Job: Pick out every line in the records below that contains the word "horse", and copy each such line in full. Case counts.

[start of Supplied material]

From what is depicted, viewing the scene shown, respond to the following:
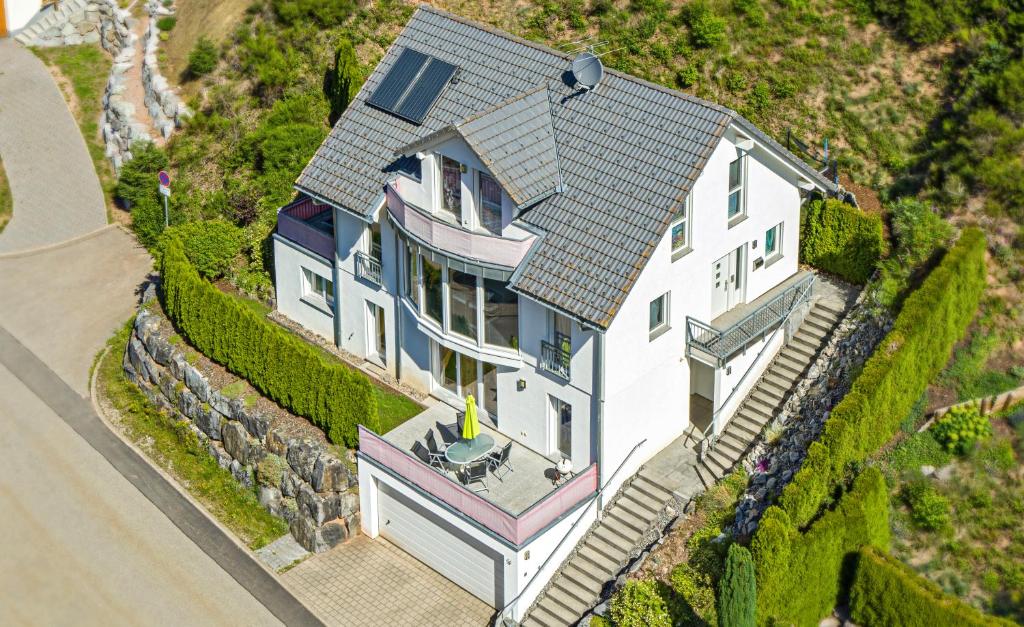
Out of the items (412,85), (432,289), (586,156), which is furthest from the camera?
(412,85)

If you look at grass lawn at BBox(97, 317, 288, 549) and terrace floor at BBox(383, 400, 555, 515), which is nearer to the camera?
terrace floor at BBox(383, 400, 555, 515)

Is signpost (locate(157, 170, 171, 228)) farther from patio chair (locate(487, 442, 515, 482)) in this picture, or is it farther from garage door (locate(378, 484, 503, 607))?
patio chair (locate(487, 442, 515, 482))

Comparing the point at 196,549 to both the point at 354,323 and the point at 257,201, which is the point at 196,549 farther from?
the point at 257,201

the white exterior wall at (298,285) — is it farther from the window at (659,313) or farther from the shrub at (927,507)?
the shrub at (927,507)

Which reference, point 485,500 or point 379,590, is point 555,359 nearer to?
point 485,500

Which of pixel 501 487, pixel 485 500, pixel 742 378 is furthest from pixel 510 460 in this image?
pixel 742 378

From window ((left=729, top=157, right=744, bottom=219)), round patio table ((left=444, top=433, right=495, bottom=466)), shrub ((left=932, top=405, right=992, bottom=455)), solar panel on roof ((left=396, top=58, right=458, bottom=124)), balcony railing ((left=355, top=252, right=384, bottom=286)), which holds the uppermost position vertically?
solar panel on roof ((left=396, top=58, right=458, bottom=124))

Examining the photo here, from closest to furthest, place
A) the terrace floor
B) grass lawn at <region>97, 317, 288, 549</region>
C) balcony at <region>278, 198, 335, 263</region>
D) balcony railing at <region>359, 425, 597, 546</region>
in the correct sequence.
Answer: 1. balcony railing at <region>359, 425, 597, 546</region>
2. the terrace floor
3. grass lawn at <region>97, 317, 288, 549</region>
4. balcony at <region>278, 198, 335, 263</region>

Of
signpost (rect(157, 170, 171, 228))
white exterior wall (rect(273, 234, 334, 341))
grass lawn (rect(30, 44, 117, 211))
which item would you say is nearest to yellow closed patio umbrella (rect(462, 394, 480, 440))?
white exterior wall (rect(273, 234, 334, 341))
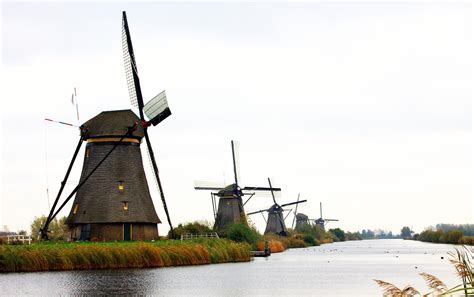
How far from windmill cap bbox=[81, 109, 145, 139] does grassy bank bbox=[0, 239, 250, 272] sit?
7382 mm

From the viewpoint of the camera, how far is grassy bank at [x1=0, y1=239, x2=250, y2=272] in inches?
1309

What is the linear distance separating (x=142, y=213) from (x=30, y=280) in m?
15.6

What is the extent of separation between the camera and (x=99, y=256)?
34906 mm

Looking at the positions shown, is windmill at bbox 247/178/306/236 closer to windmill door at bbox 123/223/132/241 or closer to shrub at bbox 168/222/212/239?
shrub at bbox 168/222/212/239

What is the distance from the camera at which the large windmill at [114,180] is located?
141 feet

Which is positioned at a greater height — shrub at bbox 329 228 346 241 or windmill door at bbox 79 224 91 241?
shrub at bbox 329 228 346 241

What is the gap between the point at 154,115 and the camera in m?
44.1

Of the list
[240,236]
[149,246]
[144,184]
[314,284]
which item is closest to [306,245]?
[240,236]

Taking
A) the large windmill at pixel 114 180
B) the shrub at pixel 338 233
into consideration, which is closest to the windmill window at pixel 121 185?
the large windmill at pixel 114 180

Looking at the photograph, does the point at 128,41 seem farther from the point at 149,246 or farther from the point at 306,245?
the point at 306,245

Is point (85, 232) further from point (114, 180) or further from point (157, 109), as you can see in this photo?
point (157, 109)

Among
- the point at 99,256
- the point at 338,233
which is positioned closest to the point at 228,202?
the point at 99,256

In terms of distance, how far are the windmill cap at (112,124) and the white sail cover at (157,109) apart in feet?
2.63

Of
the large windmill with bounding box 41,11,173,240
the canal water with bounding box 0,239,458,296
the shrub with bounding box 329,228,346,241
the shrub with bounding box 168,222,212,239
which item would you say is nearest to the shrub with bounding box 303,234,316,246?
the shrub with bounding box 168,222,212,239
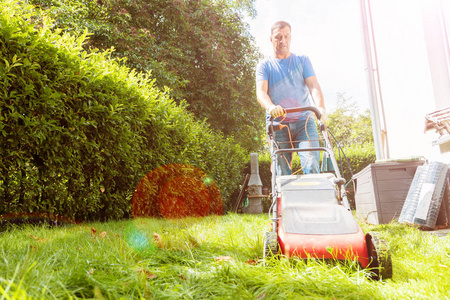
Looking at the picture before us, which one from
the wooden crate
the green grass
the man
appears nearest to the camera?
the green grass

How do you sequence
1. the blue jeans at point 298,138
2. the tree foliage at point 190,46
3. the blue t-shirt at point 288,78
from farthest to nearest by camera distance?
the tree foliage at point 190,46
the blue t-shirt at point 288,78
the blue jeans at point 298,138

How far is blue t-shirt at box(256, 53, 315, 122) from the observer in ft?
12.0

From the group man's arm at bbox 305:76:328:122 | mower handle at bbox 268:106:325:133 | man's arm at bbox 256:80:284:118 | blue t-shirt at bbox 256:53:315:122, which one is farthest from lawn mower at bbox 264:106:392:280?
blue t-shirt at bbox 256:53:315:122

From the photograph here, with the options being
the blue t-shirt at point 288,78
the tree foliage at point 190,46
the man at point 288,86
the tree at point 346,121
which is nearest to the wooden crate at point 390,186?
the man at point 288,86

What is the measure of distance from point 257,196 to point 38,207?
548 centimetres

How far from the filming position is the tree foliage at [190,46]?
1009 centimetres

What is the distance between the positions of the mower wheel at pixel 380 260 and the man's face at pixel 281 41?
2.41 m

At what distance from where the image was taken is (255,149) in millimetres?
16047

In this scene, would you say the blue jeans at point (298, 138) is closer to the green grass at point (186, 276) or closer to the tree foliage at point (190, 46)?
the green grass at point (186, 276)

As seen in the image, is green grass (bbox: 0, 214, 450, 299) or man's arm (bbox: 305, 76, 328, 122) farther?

[end of Supplied material]
[start of Supplied material]

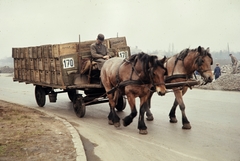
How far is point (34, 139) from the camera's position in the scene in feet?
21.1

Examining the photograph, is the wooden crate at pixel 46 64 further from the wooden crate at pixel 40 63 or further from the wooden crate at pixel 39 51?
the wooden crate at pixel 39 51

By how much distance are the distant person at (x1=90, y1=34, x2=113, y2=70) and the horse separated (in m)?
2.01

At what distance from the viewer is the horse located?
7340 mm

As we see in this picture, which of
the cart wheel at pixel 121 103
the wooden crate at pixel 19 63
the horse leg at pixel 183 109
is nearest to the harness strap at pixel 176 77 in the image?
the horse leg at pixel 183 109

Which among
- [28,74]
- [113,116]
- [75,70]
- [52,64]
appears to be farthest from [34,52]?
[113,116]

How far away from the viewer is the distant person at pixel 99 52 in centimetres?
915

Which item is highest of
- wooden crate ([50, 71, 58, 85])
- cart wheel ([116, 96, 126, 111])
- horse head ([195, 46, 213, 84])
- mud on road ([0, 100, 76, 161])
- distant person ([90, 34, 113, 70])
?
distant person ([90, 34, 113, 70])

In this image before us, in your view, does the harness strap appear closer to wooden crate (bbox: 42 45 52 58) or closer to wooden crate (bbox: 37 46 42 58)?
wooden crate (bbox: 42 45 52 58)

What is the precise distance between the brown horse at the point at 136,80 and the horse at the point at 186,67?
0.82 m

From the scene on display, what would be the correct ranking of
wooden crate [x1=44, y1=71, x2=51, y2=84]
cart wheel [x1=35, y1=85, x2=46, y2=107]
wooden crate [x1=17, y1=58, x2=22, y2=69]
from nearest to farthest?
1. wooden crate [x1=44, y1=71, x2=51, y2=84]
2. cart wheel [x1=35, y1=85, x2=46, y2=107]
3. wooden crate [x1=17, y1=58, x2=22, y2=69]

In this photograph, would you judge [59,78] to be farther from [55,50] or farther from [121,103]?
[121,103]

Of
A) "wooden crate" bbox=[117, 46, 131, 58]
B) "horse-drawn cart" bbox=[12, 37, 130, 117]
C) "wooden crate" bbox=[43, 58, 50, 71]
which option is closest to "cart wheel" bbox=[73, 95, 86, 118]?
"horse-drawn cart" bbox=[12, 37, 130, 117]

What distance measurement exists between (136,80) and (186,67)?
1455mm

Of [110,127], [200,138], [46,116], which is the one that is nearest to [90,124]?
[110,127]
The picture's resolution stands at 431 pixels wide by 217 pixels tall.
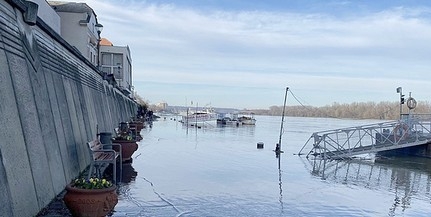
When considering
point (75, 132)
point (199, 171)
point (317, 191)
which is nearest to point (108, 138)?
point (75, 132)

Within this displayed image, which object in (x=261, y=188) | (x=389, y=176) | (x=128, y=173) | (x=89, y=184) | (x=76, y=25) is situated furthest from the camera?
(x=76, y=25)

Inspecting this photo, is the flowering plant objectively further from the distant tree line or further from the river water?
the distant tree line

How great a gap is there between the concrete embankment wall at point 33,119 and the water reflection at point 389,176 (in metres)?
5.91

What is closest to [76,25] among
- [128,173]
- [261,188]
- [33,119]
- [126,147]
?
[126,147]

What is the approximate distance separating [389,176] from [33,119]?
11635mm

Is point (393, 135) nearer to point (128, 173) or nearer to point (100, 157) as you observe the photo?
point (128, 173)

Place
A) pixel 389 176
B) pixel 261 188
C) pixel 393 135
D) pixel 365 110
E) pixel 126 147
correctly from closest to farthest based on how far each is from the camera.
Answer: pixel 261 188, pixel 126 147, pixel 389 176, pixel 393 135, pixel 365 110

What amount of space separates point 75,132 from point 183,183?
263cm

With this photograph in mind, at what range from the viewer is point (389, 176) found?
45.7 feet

[end of Supplied material]

Problem solution:
By how much distance are the distant person at (x1=90, y1=34, x2=113, y2=70) and the horse separated (in m)?
At what distance from the viewer is the horse located?
the horse leg at pixel 183 109
the horse leg at pixel 183 109
- horse head ([195, 46, 213, 84])
What is the precise distance between the brown horse at the point at 136,80 and the horse at the point at 186,67?
B) "horse-drawn cart" bbox=[12, 37, 130, 117]
"horse-drawn cart" bbox=[12, 37, 130, 117]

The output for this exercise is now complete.